At the same time, Edwards called for new tax breaks for low-wage earners, new efforts to help people build savings accounts, and new assistance to help subsidize child care.
"It's time to restore fairness to a tax code that has been driven badly out of whack by the wrongheaded rules of the Washington establishment - more wealth for the wealthy and more power for the powerful," Edwards said in prepared remarks. "In America, when the middle-class makes money from hard work they shouldn't pay higher taxes than when the rich make money from money."
The tax proposal is the latest in a series of detailed proposals by the former North Carolina senator as part of a larger campaign to reduce poverty.
Edwards said his tax plan would help strengthen the middle class, end special tax breaks for "insiders," and require wealthy Americans to pay more.
Edwards said he was making the proposals because income inequality in the United States is the greatest it has been since 1928. He said the top 300,000 taxpayers now make more than the bottom 150 million Americans.
Edwards blamed lobbying by powerful corporate interests in Washington, and the support of President Bush for the growing inequality.
Among the tax increases Edwards proposed are:
_Raising the top rate on capital gains to 28 percent from 15 percent - the same level, he said, that it was under President Reagan in the 1980s. He said such a change would ensure that investors' incomes would be taxed at the same rate as wage earners.

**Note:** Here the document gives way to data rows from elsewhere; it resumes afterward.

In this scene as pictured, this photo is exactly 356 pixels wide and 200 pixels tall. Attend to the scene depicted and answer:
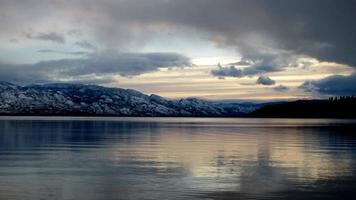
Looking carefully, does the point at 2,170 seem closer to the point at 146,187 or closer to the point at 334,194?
the point at 146,187

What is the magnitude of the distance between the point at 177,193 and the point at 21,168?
14.8 metres

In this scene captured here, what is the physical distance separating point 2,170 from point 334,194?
20.9m

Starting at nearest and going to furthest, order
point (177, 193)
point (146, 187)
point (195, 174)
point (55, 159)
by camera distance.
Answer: point (177, 193)
point (146, 187)
point (195, 174)
point (55, 159)

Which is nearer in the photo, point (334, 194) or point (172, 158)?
point (334, 194)

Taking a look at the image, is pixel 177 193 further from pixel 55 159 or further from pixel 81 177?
pixel 55 159

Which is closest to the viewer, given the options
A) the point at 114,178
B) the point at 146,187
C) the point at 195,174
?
the point at 146,187

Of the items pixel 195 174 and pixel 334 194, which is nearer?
pixel 334 194

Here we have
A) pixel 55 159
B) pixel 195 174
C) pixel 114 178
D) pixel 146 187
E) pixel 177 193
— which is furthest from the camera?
pixel 55 159

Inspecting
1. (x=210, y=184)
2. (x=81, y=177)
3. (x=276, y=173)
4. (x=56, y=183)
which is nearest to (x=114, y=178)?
(x=81, y=177)

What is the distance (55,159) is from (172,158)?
9.81 meters

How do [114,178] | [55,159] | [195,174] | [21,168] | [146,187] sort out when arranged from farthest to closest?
[55,159]
[21,168]
[195,174]
[114,178]
[146,187]

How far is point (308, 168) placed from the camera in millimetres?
36156

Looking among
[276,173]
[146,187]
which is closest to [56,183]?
[146,187]

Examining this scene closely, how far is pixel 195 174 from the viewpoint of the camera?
31.8 m
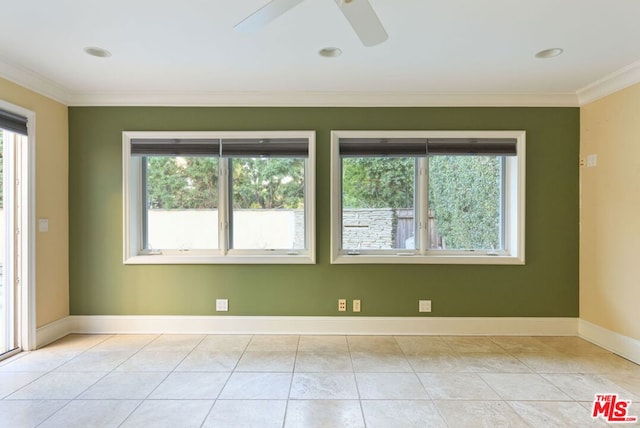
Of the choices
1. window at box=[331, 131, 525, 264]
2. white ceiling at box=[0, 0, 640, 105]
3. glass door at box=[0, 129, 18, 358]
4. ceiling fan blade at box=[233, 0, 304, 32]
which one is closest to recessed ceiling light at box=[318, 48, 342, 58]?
white ceiling at box=[0, 0, 640, 105]

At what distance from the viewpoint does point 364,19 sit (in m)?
1.65

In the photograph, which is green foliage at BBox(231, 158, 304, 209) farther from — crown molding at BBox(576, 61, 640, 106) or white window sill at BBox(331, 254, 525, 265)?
crown molding at BBox(576, 61, 640, 106)

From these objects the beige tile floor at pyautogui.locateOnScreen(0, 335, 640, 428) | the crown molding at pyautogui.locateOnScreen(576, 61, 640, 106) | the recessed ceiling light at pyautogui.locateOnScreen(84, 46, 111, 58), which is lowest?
the beige tile floor at pyautogui.locateOnScreen(0, 335, 640, 428)

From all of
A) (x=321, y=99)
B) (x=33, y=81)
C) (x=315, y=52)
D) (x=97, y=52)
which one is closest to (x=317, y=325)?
(x=321, y=99)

_Roll back the income tax cut pushed through Congress by Bush for families who make more than $200,000 per year. He said more than half of the $132 billion in tax cuts will go to the top one percent of taxpayers in 2010.
_Cap executive pensions. He proposes to limit the amount of money a person can invest annually in an IRA or a 401(K) Plan to $1 million.
_Close hedge fund and private equity loopholes. Edwards said such investors pay only 15 percent capital gains rather than ordinary income tax rates.
Edwards would also provide tax breaks for the middle class and poor to encourage more savings.
Among his proposals for tax breaks:
_Help low-income people build personal savings by creating a Get Ahead Credit plan to encourage savings by providing up to a $500 tax credit for low-income people who save $500. The savings could be used for retirement, a college education or a home down payment. Edwards would also provide another tax credit for targeted low-income groups. The two programs could mean as much as $1,000 for families with little personal savings.
_Exempt from taxes each family's first $250 earnings in interest, capital gains and dividends. The idea is to encourage savings.
_Expand the child and dependent care tax credit to pay up to 50 percent of child care expenses, up to $5,000, and make it partially refundable to benefit low-income working families.
_Triple the earned income tax credit for the four million adults without children, to more than $1,200 for poor single workers. Now the tax credit applies to the working poor with children.